Friday, April 28, 2023

5:15 PM – 7:15 PM ET

Poster Number: 151
Publication Number: 151.135

Lana Vasung, Boston Children's Hospital, Harvard Medical School, Boston, MA, United States; Esha Ahmad, Boston Children's Hospital, North Beach, MD, United States; Clemente Velasco-Annis, Boston Children's Hospital, Sunderland, MA, United States; edward Yang, Boston Children's Hospital, Jamaica Plain, MA, United States; Ali Gholipour, Boston Children's Hospital, Boston, MA, United States; Henry Feldman, Boston Children's Hospital, Boston, MA, United States; Patricia Ellen Grant, Boston Children's Hospital, Boston, MA, United States

Presenting Author(s)

Lana Vasung, MD, PhD (she/her/hers)

Assistant Professor
Boston Children's Hospital, Harvard Medical School
Boston, Massachusetts, United States

Background: Proprioception (sense of self-movement, force, and body position) is altered in several congenital conditions that fall into the category of non-syndromic isolated musculoskeletal structural birth defects of the body (niMSBDs). However, to what extent are proprioceptive stimuli important for prenatal brain development and whether fetuses with niMSBDs have abnormal brain development remains a critical knowledge gap.

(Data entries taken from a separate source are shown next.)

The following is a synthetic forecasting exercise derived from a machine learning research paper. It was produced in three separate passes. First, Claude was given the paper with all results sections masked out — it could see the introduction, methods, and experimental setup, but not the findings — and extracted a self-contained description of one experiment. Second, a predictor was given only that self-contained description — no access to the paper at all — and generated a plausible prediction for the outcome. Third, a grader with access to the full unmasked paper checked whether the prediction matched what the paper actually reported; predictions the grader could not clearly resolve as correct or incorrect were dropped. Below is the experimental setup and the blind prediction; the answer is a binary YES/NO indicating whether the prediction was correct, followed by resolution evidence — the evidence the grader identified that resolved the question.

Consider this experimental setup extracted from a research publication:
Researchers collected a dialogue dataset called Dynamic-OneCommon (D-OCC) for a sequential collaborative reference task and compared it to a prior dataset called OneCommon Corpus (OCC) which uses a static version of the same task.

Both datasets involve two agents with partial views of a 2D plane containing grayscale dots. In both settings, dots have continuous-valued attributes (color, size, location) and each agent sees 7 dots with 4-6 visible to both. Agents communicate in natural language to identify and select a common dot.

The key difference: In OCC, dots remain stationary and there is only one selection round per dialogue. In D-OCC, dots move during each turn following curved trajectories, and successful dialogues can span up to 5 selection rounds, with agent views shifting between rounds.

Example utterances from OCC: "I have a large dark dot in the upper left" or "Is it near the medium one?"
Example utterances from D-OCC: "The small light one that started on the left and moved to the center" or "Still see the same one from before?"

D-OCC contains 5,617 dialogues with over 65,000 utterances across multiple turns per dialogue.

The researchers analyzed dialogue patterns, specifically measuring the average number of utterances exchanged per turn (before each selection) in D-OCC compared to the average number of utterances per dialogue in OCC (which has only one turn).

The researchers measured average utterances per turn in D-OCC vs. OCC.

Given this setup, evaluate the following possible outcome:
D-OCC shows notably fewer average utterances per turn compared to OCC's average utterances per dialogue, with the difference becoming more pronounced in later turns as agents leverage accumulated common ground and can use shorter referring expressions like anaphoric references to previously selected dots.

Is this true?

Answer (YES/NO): YES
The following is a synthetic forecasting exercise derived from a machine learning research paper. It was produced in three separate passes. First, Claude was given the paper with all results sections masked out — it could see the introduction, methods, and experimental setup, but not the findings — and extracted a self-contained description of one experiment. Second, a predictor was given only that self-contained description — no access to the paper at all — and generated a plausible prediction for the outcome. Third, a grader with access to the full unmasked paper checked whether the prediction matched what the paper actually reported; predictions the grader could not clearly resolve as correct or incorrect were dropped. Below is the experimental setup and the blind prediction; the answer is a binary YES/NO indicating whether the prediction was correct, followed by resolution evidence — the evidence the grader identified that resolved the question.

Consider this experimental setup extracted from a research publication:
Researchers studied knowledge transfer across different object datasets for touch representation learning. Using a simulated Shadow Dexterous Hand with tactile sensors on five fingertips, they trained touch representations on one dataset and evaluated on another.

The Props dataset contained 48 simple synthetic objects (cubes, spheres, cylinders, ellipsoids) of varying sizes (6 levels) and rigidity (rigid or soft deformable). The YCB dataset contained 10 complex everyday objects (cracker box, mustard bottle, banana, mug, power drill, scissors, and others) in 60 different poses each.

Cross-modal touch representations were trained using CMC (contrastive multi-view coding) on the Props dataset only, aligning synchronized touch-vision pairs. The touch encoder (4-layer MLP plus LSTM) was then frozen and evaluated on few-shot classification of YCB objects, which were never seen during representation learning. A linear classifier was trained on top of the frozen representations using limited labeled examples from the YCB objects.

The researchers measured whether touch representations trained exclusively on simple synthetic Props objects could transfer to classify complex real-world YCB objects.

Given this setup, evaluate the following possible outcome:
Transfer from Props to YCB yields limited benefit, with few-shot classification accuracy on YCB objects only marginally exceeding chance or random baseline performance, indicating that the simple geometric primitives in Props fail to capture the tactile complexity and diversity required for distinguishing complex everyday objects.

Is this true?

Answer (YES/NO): NO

Objective: We aimed to identify whether fetuses with niMSBDs, compared to the controls, have altered brain development before birth.

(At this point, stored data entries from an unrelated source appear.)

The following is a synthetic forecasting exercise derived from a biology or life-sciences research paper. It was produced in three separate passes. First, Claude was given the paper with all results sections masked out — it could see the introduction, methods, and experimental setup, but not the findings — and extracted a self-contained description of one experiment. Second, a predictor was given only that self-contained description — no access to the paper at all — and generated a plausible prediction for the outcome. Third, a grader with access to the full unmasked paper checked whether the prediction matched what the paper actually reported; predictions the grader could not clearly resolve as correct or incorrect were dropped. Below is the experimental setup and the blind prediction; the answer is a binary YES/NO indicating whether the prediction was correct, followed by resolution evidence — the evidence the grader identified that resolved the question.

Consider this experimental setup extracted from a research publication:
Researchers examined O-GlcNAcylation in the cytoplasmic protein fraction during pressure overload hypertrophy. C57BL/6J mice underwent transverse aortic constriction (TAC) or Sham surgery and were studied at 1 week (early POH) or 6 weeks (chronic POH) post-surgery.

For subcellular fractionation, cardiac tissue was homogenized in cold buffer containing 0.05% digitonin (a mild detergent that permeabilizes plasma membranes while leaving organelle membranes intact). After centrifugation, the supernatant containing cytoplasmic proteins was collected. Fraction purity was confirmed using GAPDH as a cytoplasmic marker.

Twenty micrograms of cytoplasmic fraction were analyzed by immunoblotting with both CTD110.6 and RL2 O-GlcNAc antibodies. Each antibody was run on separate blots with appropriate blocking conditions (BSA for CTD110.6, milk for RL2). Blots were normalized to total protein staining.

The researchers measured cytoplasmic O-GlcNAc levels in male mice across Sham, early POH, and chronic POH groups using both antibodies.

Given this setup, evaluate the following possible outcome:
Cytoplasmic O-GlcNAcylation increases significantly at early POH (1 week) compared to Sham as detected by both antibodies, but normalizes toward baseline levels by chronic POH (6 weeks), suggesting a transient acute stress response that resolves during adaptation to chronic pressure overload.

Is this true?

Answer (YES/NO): NO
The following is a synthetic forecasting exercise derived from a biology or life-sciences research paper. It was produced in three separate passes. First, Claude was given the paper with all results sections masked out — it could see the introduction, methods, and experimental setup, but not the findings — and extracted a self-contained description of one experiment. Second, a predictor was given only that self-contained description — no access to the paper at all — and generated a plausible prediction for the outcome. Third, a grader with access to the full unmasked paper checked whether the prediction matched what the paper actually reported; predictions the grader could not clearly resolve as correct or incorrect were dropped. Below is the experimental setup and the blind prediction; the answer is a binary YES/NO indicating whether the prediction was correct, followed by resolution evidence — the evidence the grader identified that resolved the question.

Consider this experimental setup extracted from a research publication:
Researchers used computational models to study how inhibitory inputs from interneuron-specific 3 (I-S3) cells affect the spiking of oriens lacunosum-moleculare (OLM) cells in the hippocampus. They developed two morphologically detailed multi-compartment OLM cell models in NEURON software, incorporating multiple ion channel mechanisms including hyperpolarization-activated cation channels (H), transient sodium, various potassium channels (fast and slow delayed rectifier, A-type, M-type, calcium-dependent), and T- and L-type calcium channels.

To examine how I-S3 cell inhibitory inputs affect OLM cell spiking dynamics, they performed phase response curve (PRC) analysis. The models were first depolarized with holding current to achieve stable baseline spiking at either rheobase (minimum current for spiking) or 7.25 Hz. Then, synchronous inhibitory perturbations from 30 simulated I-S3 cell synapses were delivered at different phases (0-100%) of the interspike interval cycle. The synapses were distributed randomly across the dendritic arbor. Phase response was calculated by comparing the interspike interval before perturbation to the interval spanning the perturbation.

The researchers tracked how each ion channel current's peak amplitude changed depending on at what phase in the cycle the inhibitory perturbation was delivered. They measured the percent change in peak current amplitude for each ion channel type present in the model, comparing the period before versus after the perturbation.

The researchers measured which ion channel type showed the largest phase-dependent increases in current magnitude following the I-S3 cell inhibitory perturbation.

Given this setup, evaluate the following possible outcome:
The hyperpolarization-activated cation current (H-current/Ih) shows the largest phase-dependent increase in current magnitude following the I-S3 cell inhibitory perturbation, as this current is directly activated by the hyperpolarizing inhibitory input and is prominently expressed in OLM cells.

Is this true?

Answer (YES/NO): YES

Design/Methods: From the hospital database, we retrospectively collected in-vivo structural T2-weighted MRI of 69 fetuses (30 controls and 39 cases with niMSBDs including arthrogryposis, skeletal dysplasia, short long bones [ICD-10-CM codes: Q74.3, Q68.8, Q74.9, Q66.8, Q69, Q70-73, Q79.9]) between 17-37 gestational weeks (GW). The study was approved by the institutional review board. Fetal brain MRIs were automatically reconstructed and segmented using state-of-the-art MRI tools ensuring high accuracy and reproducibility. We calculated the volumes (in mm3) of transient fetal compartments (ganglionic eminence, proliferative zones, subplate zone, intermediate zone, and cortical plate), lateral ventricles, and other brain regions (limbic, basal ganglia with the thalamus, cerebellum). Relative hemispheric volumes (% hemisphere) were calculated, log-transformed, and used as a dependent variable. The robust regression method was used to identify and downweight any extreme values. We hypothesized that the dependent variable will be explained by the following factors or covariates: hemisphere (left-right), age (in GW), brain zone/region, and group (control or niMSBDs). We also included the interaction term (region*group) to provide region-specific group di!erences. Sex wasn't taken into consideration due to a large number of missing data. The resulting p-values were adjusted by the Holm procedure to limit the familywise type I error rate to 5%.

Results: Compared to the controls, fetuses with niMSBDs had significantly smaller intermediate zone (-51.2±7.5% SE) and cerebellum (-47.4±8.0% SE) after correction for multiple comparisons.

Conclusion(s): Our results indicate that early development of the cerebellum and intermediate zone might be altered in fetuses with niMSBDs.